New Delhi: Artificial Intelligence must be deployed such that it strengthens employment rather than sidelines workers, according to speakers at the ‘Future of employability in the age of AI’ session at the ‘AI Impact Summit 2026’.
During discussions Monday at the Ministry of Electronics and Information Technology (MeitY)-hosted summit scheduled in New Delhi’s Bharat Mandapam from 16 to 20 February, the speakers placed the spotlight firmly on skills, education, and policy coordination.
Chief Economic Adviser to the Government of India V. Anantha Nageswaran said that the direction AI takes in India will depend on deliberate national choices. Technology adoption, he argued, can not be left to evolve on its own if the country wants to safeguard growth and social stability.
“This will not happen by drift. It will require political will, state capacity and a clear national commitment to aligning technological adoption with mass employability,” he said.
His remarks echo a broader political consensus that has been building in recent years.
Prime Minister Narendra Modi has repeatedly said that while technology changes the nature of work, investment in skilling and re-skilling will determine whether it becomes a threat or an opportunity. Also, in the Union Budget this year, Finance Minister Nirmala Sitharaman proposed the setup of a committee to assess the impact of AI and emerging technologies on employment, as well as recommend ways to optimise job creation.
Nageswaran pointed to India’s young and expanding workforce as both an opportunity and a warning.
Millions enter the labour market each year, but only a small share have received formal skills training, he noted. Without closing that gap, which he suggested, the demographic dividend could turn into a structural vulnerability, he said. He called for coordination among the government, industry, and academia to strengthen foundational education, scale high-quality training, and remove regulatory bottlenecks.
Industry leaders at the session said that the early evidence does not support the sweeping fears of mass lay-offs, even though the nature of work is changing.

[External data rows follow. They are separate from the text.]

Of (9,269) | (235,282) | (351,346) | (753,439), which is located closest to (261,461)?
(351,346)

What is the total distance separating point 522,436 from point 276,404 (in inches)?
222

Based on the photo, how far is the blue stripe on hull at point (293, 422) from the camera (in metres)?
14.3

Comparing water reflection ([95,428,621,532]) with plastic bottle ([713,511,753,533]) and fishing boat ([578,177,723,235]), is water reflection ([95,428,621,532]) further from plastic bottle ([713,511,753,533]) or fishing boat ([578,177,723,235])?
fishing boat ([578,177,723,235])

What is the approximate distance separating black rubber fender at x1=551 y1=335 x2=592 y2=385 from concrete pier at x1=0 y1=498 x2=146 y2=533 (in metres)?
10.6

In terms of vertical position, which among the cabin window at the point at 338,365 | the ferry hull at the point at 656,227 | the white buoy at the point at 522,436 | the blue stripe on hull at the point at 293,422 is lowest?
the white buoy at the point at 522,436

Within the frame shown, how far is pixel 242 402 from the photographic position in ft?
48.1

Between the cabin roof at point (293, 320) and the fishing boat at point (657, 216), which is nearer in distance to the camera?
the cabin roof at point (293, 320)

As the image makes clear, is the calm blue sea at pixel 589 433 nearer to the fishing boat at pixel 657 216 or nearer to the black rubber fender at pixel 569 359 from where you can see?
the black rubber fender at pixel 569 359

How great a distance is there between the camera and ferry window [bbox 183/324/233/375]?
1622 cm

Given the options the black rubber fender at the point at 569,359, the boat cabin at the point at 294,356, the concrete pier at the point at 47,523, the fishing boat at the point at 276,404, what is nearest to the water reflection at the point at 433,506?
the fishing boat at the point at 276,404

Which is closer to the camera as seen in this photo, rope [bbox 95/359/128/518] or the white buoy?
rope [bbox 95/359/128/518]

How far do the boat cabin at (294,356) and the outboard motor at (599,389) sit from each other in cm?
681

Sanjeev Bikhchandani, the founder of Info Edge, whose offerings range from the flagship employment website naukri.com to real estate classifieds platform 99Acres.com, among others, said new technologies have historically raised anxieties about job losses, but productivity gains usually follow.
Bikhchandani said AI is currently being used within companies to improve efficiency and reach underserved markets rather than replace employees.
“If you don’t do AI, AI will be done to you,” he warned, urging young professionals to focus on learning practical tools.
Automation could significantly alter existing roles, particularly in IT services, where repetitive tasks were very common, Vineet Nayar, the CEO of HCL Technologies from 2007 to 2013, said. While some roles might shrink, he argued that new ones would emerge, especially through start-ups and new business models.
Now leading the Sampark Foundation, an NGO that partners with states to deploy affordable learning technologies in rural schools, Nayar said the education system must shift to problem-solving and creativity to prepare students for the transition.
The emphasis on skilling aligns with projections made by NITI Aayog, which has argued that AI could generate millions of new roles by the end of the decade, if backed by large-scale investment in training and digital literacy. The government’s policy think tank has recommended a national push to build AI talent and embed basic AI literacy across sectors, warning that routine and low-skill roles are most at risk if re-skilling efforts are lagging.
The question—speakers suggested—is no longer whether AI will reshape jobs, but whether India can move fast enough to ensure that the reshaping works in favour of its vast workforce.